Документальное свидетельство: 9 июля 1950 года с 15-го ОЛПа бежали 7 заключенных. Но выставленная на ликвидацию побега розыскная группа вместо поиска беглецов организовала пьянку в деревне Куницыно, в результате чего пьяный солдат Баранов застрелил своего сослуживца Распутько. Вторая розыскная группа потеряла служебную собаку (как выяснилось впоследствии – ее "зарубили" беглецы) и также вернулась без результата…

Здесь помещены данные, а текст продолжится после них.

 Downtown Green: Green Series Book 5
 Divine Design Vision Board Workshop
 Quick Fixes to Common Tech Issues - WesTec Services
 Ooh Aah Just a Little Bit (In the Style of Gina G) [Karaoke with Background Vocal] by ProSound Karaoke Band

Политзаключенные совершали побеги крайне редко: подавляющее большинство "пятьдесят восьмой" твердо верили в конечное "торжество советской власти", в ее "справедливость", были убеждены в своей правоте и невиновности, ждали смерти Сталина и амнистии. В наивных бесхитростных стихах провинциального журналиста Семена Милосердова (1921-1988), угодившего в лесной лагерь прямо со студенческой скамьи, эти настроения откровенно "обнажены":

"Медвежатники" и "скокари"
Захватили в "зоне" власть:
– Эй вы, сталинские соколы,
Или с нами вам – не в "масть"?
Возле нар сижу и верю я,
Что не знал Он ничего
Про разбой кровавый Берии
И опричнину его,
И что банду ненавистную
Он прижмет – держи ответ!
Мы сидим и ждем амнистию,
А ее все нет и нет…

Крайне сложная, постоянно взрывоопасная внутрилагерная обстановка требовала (по мнению гулаговского и местного начальства) соответствующих (то есть сверхжестких) мер "дисциплинарного воздействия" на заключенных. В реальности эта установка воплощалась в драконовски-карательной так называемой "дисциплинарной практике".

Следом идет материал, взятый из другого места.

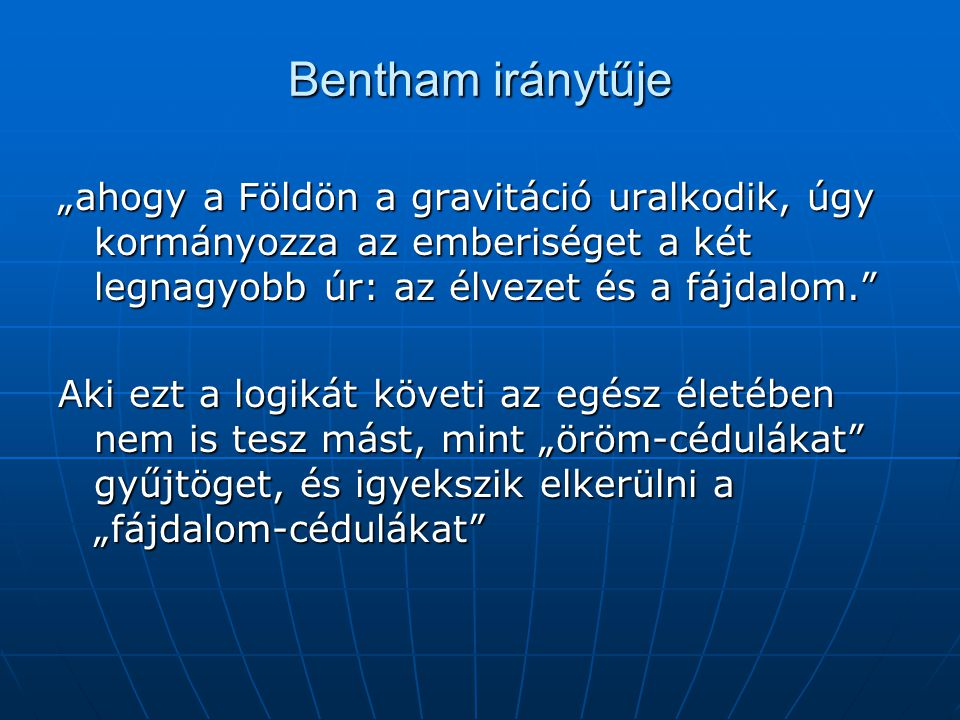 """Bentham iránytűje """"ahogy a Földön a gravitáció uralkodik, úgy kormányozza az emberiséget a két legnagyobb úr: az élvezet és a fájdalom."""
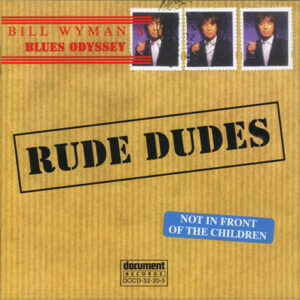 2003-Bill-Wyman's-Rude-Dudes-cd-WEB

Основным, наиболее "популярным" у лагерных начальников видом наказания, которым они "щедро", не задумываясь "одаривали" (или – по-лагерному – "охавячивали") заключенных по любому поводу, являлось водворение в штрафной изолятор (ШИЗО). Это на самом деле – очень тяжелое наказание: потерять здоровье в неотапливаемом "штрафняке", находясь там без пищи и отдыха, можно в считанные дни. "ШИЗО без вывода на работу" (а значит – "кормежка" через день и "пустой баландой") – это туберкулез, болезни желудка, печени… Сплошь и рядом "загоняли" в БУРы (бараки усиленного режима) и в ШИЗО целыми бригадами – за невыполнение производственных заданий, "плохое поведение" и т.д. Только в третьем квартале 1951 года через это наказание "пропущены" 1.698 человек – за год так можно было пересажать треть, а то и половину всего "контингента" (что, в общем-то, и происходило в действительности).

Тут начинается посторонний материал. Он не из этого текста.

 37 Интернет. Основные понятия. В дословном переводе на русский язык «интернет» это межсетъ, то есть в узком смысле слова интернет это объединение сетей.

Объективности ради (и отдавая должное изобретательности гулаговского "нормотворчества") следует признать, что перечень применяемых к заключенным мер наказания в общем-то однообразием не страдает: в той или иной (иногда облегченной форме) они "затрагивали" почти всех лагерников (по присловью – "был бы человек, а наказание найдется…"). Так, за 1957 год дисциплинарным взысканиям подвергнуты 17.895 заключенных Вятского ИТЛ, то есть практически весь среднесписочный состав "контингента"… И все-таки преобладающей мерой наказания оставался "отдых на штрафняке".